▸ **REQUIREMENTS**:
(A) In the newsgroup thread about C++ exceptions and embedded development, which language does David Brown say is dominant in small embedded systems?
(B) Pick up the newsgroup thread about C++ exceptions and embedded development right after its final sentence and keep writing.

▸ **READING TEXT**:
* * *

Well, the results of these efforts is history. From my experience,
C++-with-exceptions system API was absolutely the biggest reason for
their death. From what I remember from their support mailing lists (that
time social media), the C++ exceptions were by far most hated feature of
the RTOS (truly, it did not have much else to complain about; much later
it started to lag, mainly in GUI features; but this was obviously due to
narrow acceptance by users (app developers) that in turn caused money
issues). A failed (too late, too little) attempt to provide an
alternative limited POSIX API (which is no way perfect in my opinion,
even if they implemented complete POSX; but it would be infinitely
better than C++ API with exceptions) is a proof that the management got
it, too, eventually -- but too late to save it.
 
What did it leave me with? Bitter after-taste for two lost
could-be-productive years (well, almost, I designed non-EPOC32 software
during that time, too) and life-long resolution to never use C++
exceptions for anything. Have been happy so far following it, never had
to look back. Sometimes I start to think Java-style compile-time-checked
exceptions would not be a bad addition to C++; but then I start to
recall that, in practice, exception handling in Java was always wordier
and not necessarily more readable than scoped status collectors and
return codes in C++ (and measurably slower than return codes, even for
Java land) and such my stupid thought leaves me. Now that std::optional
and std::variant are being standardized (I guess, being borrowed from
Haskel's Maybe and Either and Scala's Option and result) I feel like I
almost have more tools under my belt for error handling than I will ever
need. Bye-bye C++ exceptions, rest in peace..
 
-Pavel
Bonita Montero <Bonita.Montero@gmail.com>: Sep 06 07:10AM +0200

>> C++ simply hasn't any significant advantage over C on such tiny
>> projects.
 
> Many embedded developers would disagree.
 
From a nerdish point of view ...
Ian Collins <ian-news@hotmail.com>: Sep 06 05:16PM +1200

On 06/09/2019 04:56, Richard wrote:
 
>> C++ simply hasn't any significant advantage over C on such tiny
>> projects.
 
> Many embedded developers would disagree.
 
Indeed we do!
 
--
Ian.
David Brown <david.brown@hesbynett.no>: Sep 06 08:25AM +0200

On 05/09/2019 20:07, Daniel wrote:
 
> Still, I think it would be uncontroversial to say that C is still the #1
> choice over C++ for firmware/embedded system development? When every byte
> counts?
 
It is certainly correct that C is dominant in small embedded systems.

* * *

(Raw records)
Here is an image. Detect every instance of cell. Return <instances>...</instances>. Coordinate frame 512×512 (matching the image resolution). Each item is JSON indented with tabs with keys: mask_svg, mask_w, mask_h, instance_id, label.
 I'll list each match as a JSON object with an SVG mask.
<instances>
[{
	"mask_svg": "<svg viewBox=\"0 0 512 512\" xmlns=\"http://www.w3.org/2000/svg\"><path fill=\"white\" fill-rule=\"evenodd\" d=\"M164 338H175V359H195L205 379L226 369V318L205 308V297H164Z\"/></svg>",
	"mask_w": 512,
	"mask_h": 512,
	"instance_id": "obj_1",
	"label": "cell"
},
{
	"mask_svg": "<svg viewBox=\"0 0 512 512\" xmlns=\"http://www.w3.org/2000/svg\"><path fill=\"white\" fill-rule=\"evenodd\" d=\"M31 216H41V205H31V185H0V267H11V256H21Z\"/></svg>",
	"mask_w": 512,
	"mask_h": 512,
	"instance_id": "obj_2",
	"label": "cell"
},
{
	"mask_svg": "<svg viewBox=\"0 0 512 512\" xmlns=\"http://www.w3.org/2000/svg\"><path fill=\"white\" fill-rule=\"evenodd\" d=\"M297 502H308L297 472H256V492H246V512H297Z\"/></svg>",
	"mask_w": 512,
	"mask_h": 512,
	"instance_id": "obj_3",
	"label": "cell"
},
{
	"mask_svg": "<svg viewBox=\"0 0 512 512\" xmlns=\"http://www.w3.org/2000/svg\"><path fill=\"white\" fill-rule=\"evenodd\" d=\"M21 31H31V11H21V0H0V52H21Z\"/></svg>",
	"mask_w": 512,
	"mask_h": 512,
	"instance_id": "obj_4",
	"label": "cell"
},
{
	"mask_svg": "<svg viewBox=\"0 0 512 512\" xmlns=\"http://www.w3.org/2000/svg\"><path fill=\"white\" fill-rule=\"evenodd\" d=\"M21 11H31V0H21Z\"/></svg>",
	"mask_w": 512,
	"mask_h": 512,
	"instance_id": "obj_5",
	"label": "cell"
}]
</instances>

* * *

▸ **RESPONSES**:
(A) C

(B)
There are many reasons for this - some good technical reasons, others
not so good or not so technical. C++ has very little, usually zero,
overhead compared to C if you can turn off exceptions and RTTI fully in
the compiler (and usually you can do so). It is quite easy to write C++
code that is accidentally larger than the C code - however, it is also
easy to write C++ that results in smaller object code than equally
maintainable C code. This is especially true compared to C90, which is
still used for a large proportion of such code.
 
C is used rather than C++ from habit, for standards (the embedded world
is much more concerned with coding standards than the PC world, and it
takes a long time to change coding standards), for limited compilers
(not all targets have gcc or other good compilers), based on the
experience and knowledge of developers, due to ignorance or prejudice
amongst managers, for compatibility or portability, etc.
 
People who tell you C++ doesn't have advantages over C, even for tiny
projects, are wrong. People who tell you C++ (minus exceptions and
RTTI) means less efficiency, or bigger code, than C are wrong.
 
But people who tell you C is still dominant, are right!
David Brown <david.brown@hesbynett.no>: Sep 06 10:05AM +0200

On 05/09/2019 18:03, Daniel wrote:
> be a shame if that happened. Personally I find Bonita's posts a welcome breath
> of fresh air, I may be a minority of one, but perhaps not.
 
> Daniel
 
It is possible there are more women posting than you think - it is not
uncommon for women to use male pseudonyms in technical groups, and of
course there are lots of anonymous or pseudonym posters on Usenet. I
think it is a terrible shame that some people feel they have to hide an
aspect of themselves - whether it be their gender, nationality, age,
sexuality, religion, or anything else that is irrelevant to discussions
here.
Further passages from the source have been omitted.